Another possible explanation for the different results between the studies could be the fact that the ACURASYS had a higher percentage of patients who underwent prone positioning than those in the ROSE trial. It is known that prone positioning reduces mortality in severe ARDS, however, the effect of neuromuscular blockade in clinical outcomes when used combined with prone position is unknown. Furthermore, the incidence of patient-ventilator asynchronies was not reported in both studies, but deep sedation in the control group of ACURASYS trial may have led to reverse–triggered breaths, that can occur in heavily sedated patients, causing pulmonary overdistention and possibly worsening clinical outcomes (15), while the intervention group was protected from this effect since NMBA block diaphragmatic contraction. The ROSE trial had lighter sedation in control group, protecting patients from this mechanism of lung injury (16).
One of the best approaches to estimate the probability of benefit of an intervention is through a Bayesian hierarchical meta-analysis.

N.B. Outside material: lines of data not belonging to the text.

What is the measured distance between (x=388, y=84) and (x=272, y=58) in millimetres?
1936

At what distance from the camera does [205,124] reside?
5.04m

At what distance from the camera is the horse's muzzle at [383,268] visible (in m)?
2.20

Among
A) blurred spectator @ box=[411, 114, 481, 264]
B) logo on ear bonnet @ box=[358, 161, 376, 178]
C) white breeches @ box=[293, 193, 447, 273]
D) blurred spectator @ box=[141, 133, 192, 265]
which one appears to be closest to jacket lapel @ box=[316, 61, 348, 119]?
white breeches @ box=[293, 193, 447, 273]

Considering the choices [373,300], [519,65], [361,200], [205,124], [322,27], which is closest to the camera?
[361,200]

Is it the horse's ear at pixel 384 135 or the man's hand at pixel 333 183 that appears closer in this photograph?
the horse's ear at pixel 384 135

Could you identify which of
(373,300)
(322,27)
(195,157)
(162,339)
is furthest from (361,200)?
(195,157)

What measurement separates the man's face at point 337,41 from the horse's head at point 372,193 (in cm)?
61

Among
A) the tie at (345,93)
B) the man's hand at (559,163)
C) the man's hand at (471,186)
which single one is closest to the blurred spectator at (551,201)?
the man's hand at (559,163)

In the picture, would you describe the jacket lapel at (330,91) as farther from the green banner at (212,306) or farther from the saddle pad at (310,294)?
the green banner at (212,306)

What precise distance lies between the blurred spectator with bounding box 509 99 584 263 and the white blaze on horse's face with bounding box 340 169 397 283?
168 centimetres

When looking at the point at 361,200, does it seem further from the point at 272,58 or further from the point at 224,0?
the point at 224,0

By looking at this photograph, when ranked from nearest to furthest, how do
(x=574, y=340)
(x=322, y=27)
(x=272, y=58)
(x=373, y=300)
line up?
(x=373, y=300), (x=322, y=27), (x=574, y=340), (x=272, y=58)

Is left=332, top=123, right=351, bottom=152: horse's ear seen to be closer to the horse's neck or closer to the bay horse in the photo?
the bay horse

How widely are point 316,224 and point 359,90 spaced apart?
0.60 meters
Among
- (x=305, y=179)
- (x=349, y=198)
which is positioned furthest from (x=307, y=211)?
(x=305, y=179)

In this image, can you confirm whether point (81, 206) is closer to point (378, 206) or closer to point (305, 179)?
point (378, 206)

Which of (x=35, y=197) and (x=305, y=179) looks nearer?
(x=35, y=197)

Considering previous findings from three clinical trials summarized in two systematic reviews and meta-analysis (6,17), and using a minimally informative prior, the posterior probability of benefit of NMBA in patients with ARDS is 0.97 (95% credible interval, 0.84–1.11). The probability that NMBA can add any benefit in this group of patients (defined as a risk ratio <1.00) is 68% and, when a down-weighting of 50% is done in previous studies (due to the small sample sizes and the methodological problems described above), this probability decreases to 66% (Figure 1).
In summary, the probability of benefit of NMBA in patients with ARDS after the publication of the ROSE trial is low, and it should not be used routinely in patients with ARDS, even in severe cases. The administration of these agents should be restricted to patients in which asynchronies fail to respond to ventilatory adjustments and deep sedation, and when NMBA is necessary to reduce the plateau pressure to recommended levels, increasing lung protection in patients already receiving low tidal volume ventilation.
Conflicts of Interest: The authors have no conflicts of interest to declare.
Ethical Statement: The authors are accountable for all aspects of the work in ensuring that questions related to the accuracy or integrity of any part of the work are appropriately investigated and resolved.